WORK INSTRUCTIONS ▸
Copy the data below verbatim, starting at the line that contains "What is the measured distance between (x=398, y=234)" and continuing through the final line of the data, both included. Leave the pictures out of your copy.

DATA FOR PROCESSING ▸
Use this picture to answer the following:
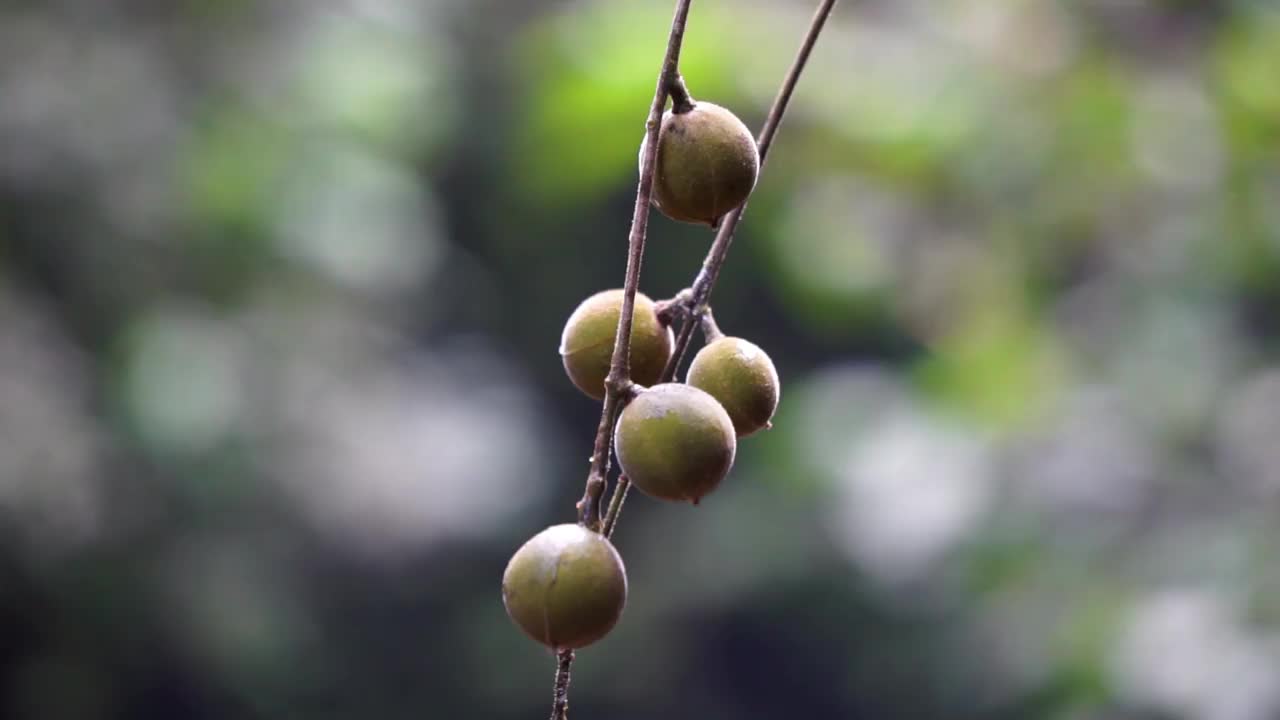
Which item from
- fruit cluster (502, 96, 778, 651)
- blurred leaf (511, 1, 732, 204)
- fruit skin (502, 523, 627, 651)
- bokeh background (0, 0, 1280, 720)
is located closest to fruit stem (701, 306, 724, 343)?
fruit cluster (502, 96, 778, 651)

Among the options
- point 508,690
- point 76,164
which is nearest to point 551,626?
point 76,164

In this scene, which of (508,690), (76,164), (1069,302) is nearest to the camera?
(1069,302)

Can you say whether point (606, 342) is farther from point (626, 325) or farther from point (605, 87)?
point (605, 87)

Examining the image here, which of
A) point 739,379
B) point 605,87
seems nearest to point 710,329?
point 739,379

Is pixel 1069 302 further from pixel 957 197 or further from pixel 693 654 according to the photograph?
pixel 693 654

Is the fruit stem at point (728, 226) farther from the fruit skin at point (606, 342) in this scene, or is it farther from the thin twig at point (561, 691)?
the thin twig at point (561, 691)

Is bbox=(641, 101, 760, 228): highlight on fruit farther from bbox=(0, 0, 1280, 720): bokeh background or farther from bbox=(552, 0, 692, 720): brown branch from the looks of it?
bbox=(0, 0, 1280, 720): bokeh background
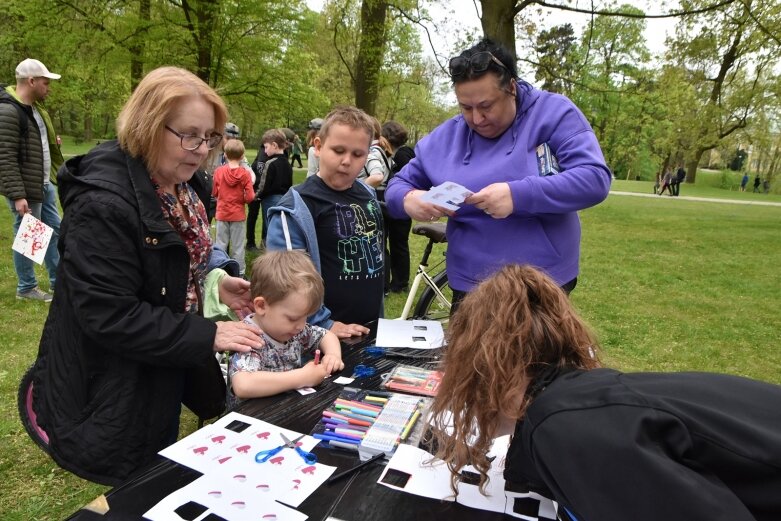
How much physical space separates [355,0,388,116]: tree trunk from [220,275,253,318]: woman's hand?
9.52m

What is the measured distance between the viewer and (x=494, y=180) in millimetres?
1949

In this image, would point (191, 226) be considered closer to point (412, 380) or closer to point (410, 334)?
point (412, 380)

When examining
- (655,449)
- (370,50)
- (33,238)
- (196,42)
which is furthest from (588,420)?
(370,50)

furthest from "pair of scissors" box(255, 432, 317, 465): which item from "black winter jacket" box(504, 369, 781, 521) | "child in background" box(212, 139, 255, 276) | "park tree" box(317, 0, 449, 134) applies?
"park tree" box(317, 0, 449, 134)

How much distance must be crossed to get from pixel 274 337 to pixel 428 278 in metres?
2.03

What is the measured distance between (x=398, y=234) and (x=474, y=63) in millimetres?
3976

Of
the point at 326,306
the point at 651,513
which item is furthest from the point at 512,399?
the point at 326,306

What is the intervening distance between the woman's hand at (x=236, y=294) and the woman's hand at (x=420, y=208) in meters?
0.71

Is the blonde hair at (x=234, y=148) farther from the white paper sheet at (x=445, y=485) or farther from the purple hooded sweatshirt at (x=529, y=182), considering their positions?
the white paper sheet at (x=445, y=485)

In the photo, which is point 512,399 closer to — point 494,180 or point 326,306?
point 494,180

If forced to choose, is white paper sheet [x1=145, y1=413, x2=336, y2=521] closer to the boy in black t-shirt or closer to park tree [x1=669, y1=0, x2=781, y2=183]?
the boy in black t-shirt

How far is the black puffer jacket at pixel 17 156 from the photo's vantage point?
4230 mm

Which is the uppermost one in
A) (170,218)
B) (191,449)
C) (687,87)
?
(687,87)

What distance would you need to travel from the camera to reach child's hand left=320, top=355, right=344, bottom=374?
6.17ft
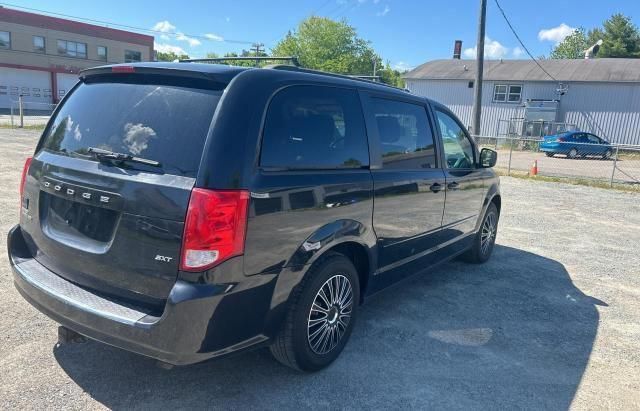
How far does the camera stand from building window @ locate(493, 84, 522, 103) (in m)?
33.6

EXPECTED ANSWER ▸
What is the measured distance between (x=398, y=234) and (x=474, y=63) in millimetres?
3976

Of
the point at 326,306
the point at 651,513
which item is furthest from the point at 512,399?
the point at 326,306

What is the intervening distance between the woman's hand at (x=236, y=294) and the woman's hand at (x=420, y=208) in meters?
0.71

Is the blonde hair at (x=234, y=148) farther from the white paper sheet at (x=445, y=485) or farther from the purple hooded sweatshirt at (x=529, y=182), considering their positions?
the white paper sheet at (x=445, y=485)

In the photo, which is point 512,399 closer to — point 494,180 or point 326,306?
point 494,180

If forced to choose, is white paper sheet [x1=145, y1=413, x2=336, y2=521] closer to the boy in black t-shirt or closer to park tree [x1=669, y1=0, x2=781, y2=183]?
the boy in black t-shirt

How far is the black puffer jacket at pixel 17 156 from the photo's vantage point?
4230 mm

Which is the uppermost one in
A) (170,218)
B) (191,449)
C) (687,87)
?
(687,87)

What distance would you need to travel from the camera to reach child's hand left=320, top=355, right=344, bottom=374?
6.17ft
How far does the camera stand from building window @ locate(493, 84, 522, 103) (in m)?
33.6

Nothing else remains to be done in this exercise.